Le gouvernement togolais a lancé, à Lomé, un nouveau programme destiné à renforcer la protection des populations les plus vulnérables face au travail des enfants, à la traite des personnes et au VIH/sida.
Soutenue par le Grand-Duché de Luxembourg et le Système des Nations Unies, cette initiative est dotée d’un financement de 4,5 millions d’euros.
Le programme cible en priorité les enfants en situation de vulnérabilité, les victimes ou personnes exposées à la traite, ainsi que les familles affectées par le VIH.
Son objectif est de consolider les dispositifs de protection sociale afin d’offrir des réponses plus efficaces, inclusives et durables.
Renforcer les mécanismes de protection
Dans un contexte marqué par les effets de la pauvreté et des crises successives, le projet entend améliorer la capacité des communautés à prévenir les situations de risque, à identifier les personnes vulnérables et à les orienter vers des services adaptés.
L’accès aux services sociaux, l’accompagnement psychosocial, le maintien des enfants à l’école et le soutien économique aux ménages figurent parmi les principales actions prévues.

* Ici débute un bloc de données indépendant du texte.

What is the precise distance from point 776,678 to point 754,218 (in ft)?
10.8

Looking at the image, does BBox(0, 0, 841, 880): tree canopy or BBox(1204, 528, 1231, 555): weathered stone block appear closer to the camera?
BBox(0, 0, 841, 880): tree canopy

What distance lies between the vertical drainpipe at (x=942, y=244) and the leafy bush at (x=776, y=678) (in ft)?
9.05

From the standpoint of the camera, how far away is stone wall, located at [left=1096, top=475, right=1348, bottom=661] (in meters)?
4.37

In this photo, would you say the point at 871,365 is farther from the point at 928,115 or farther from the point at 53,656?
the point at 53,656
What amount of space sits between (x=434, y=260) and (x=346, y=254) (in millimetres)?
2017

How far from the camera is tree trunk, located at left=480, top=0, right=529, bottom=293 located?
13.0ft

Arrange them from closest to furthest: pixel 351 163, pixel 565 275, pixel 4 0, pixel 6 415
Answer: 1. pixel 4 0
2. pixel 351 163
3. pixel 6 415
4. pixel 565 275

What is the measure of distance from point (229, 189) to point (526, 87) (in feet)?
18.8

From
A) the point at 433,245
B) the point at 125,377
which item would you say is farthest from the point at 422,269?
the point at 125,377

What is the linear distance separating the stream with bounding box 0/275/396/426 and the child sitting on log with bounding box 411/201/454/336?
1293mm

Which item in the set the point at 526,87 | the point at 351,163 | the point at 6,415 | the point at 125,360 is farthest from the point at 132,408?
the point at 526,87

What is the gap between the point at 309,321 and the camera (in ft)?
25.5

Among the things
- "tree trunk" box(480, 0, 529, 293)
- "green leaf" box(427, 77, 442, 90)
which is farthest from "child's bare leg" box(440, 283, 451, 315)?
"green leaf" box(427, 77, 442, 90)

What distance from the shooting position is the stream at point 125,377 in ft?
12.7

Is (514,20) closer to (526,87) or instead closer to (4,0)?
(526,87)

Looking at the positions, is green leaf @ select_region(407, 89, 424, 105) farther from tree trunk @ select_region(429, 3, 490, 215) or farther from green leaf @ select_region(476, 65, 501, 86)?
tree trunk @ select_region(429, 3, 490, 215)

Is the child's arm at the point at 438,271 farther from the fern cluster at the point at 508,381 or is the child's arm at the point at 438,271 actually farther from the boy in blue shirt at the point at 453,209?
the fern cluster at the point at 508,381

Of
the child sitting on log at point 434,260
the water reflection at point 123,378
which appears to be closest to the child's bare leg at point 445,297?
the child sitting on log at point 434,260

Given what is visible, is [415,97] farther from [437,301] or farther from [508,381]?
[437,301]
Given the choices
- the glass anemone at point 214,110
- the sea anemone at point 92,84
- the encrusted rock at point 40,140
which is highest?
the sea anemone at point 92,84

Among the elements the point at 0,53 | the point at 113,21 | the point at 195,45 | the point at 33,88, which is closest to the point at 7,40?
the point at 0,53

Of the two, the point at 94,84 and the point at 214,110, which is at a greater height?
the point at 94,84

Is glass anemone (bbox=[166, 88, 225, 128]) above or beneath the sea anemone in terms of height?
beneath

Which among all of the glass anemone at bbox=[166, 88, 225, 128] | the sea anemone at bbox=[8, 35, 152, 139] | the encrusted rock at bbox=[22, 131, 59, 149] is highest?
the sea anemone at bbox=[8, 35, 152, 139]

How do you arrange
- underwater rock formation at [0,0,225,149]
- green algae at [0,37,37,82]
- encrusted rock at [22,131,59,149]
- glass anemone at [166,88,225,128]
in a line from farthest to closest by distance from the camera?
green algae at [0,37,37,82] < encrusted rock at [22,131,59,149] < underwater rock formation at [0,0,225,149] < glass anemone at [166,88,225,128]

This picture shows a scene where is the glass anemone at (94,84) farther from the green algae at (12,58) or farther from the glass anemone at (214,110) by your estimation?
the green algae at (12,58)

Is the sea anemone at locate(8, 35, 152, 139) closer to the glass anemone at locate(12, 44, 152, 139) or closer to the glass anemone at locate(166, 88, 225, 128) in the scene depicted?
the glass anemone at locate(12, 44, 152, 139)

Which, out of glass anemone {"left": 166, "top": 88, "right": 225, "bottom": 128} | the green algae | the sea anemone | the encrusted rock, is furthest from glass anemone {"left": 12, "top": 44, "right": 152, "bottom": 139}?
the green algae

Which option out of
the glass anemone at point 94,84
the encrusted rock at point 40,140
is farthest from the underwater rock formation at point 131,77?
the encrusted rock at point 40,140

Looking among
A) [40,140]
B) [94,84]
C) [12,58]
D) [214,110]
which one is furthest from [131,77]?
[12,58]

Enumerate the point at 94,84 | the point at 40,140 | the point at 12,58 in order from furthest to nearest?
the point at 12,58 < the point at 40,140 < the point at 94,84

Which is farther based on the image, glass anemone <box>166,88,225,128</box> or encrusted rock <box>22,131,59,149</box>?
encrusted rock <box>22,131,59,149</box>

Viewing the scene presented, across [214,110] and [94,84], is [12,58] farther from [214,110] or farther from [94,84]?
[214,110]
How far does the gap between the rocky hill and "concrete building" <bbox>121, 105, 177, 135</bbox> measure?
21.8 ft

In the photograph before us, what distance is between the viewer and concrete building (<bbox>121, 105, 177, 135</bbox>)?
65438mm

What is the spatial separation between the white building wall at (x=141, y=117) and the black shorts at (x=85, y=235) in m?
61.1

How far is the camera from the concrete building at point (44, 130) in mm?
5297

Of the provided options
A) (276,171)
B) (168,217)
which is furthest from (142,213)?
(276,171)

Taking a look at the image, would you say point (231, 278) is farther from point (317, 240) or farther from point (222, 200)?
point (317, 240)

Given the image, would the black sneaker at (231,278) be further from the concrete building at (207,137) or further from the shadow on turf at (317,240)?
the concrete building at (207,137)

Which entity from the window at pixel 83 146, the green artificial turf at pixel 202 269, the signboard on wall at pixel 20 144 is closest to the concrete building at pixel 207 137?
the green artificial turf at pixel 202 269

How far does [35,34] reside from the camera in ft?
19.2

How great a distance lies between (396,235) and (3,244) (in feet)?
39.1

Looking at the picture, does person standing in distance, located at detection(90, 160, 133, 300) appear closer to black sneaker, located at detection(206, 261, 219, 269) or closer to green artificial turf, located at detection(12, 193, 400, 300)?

« L’objectif est de donner aux enfants à risque ou affectés par les pires formes de travail, par la traite et par le VIH, un véritable filet de sécurité. Un filet qui les protège aujourd’hui et qui leur permet de construire demain », a déclaré Coumba Dieng Sow, Coordonnatrice résidente du Système des Nations Unies au Togo.
Elle a également souligné que cette initiative traduit un engagement fort des partenaires en faveur des populations vulnérables.
« Dans un contexte de contraction de l’aide publique au développement, ce projet démontre qu’une action collective, ambitieuse et ciblée reste possible lorsque la volonté politique est au rendez-vous », a-t-elle ajouté.
Consolider les progrès dans la lutte contre le VIH
Le programme prévoit aussi de renforcer la réponse nationale au VIH/sida. D’après les données des Nations Unies, la prévalence du VIH au Togo est stabilisée à 1,6 %.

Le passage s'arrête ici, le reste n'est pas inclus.